> _Entries supplied_
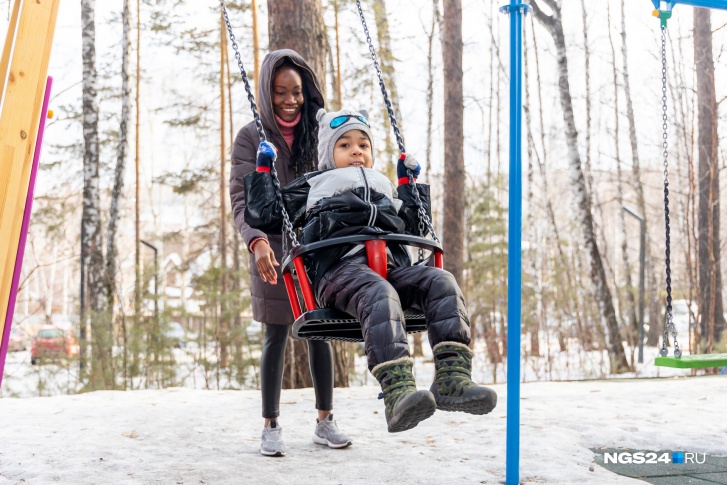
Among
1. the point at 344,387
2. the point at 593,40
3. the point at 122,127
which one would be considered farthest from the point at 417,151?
the point at 344,387

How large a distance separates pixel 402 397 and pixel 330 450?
1411 millimetres

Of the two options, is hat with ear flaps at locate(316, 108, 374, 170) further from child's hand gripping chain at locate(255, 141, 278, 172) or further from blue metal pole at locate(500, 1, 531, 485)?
blue metal pole at locate(500, 1, 531, 485)

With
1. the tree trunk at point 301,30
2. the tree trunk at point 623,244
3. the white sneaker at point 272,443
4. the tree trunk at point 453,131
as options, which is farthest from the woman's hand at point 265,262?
the tree trunk at point 623,244

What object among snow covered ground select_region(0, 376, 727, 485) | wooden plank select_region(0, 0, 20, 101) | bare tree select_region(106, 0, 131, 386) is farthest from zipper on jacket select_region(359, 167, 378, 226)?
bare tree select_region(106, 0, 131, 386)

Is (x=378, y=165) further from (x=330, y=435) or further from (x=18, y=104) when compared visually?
(x=18, y=104)

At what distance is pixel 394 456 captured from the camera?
317cm

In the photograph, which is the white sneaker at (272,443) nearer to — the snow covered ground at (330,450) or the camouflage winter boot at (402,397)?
the snow covered ground at (330,450)

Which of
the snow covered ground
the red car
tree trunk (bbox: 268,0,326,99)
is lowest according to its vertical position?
the snow covered ground

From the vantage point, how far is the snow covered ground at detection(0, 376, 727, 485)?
9.34 feet

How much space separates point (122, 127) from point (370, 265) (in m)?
10.0

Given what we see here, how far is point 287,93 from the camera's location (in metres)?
3.22

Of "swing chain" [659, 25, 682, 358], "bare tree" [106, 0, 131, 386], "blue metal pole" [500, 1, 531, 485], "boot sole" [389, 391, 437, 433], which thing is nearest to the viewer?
"boot sole" [389, 391, 437, 433]

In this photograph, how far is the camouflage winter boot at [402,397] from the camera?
1.98m

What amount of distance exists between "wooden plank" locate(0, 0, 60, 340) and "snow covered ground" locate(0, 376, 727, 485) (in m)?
1.09
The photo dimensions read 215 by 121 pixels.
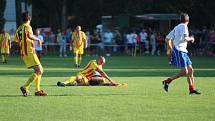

> _Aim of the exercise_
Update every item above, replacing "wooden plank" with "wooden board" and keeping all else the same. Leave the pictures out of your answer.

> _Output_
Among
1. the point at 344,387
2. the point at 593,40
3. the point at 122,127
which one would be considered farthest from the point at 417,151?
the point at 344,387

How large a distance separates pixel 402 397 and pixel 330 450?
1411 millimetres

Of the two options, is hat with ear flaps at locate(316, 108, 374, 170) further from child's hand gripping chain at locate(255, 141, 278, 172) or further from blue metal pole at locate(500, 1, 531, 485)?
blue metal pole at locate(500, 1, 531, 485)

With
1. the tree trunk at point 301,30
2. the tree trunk at point 623,244
3. the white sneaker at point 272,443
4. the tree trunk at point 453,131
as options, which is farthest from the woman's hand at point 265,262?
the tree trunk at point 623,244

What object among snow covered ground select_region(0, 376, 727, 485) | wooden board select_region(0, 0, 20, 101) | bare tree select_region(106, 0, 131, 386) is farthest from zipper on jacket select_region(359, 167, 378, 226)?
bare tree select_region(106, 0, 131, 386)

Is (x=378, y=165) further from (x=330, y=435) or further from (x=18, y=104) when compared visually?
(x=18, y=104)

At what distance is pixel 394 456 captured from the camera?
317cm

In the photograph, which is the white sneaker at (272,443) nearer to — the snow covered ground at (330,450) or the camouflage winter boot at (402,397)?
the snow covered ground at (330,450)

Which of
the snow covered ground
the red car
tree trunk (bbox: 268,0,326,99)
is lowest according to its vertical position?
the snow covered ground

From the vantage point, how far is the snow covered ground at detection(0, 376, 727, 485)?
9.34 feet

How much space separates point (122, 127) from point (370, 265) (in m)?
10.0

Given what we see here, how far is point 287,93 from the camera's location (in metres)?
3.22

Of "swing chain" [659, 25, 682, 358], "bare tree" [106, 0, 131, 386], "blue metal pole" [500, 1, 531, 485], "boot sole" [389, 391, 437, 433], which thing is nearest to the viewer?
"boot sole" [389, 391, 437, 433]

In this photograph, how far is the camouflage winter boot at [402,397] from the camera?
1.98m

What amount of distance exists between "wooden board" locate(0, 0, 60, 340) and "snow covered ground" locate(0, 376, 727, 485) (in m)?
1.09
The photo dimensions read 215 by 121 pixels.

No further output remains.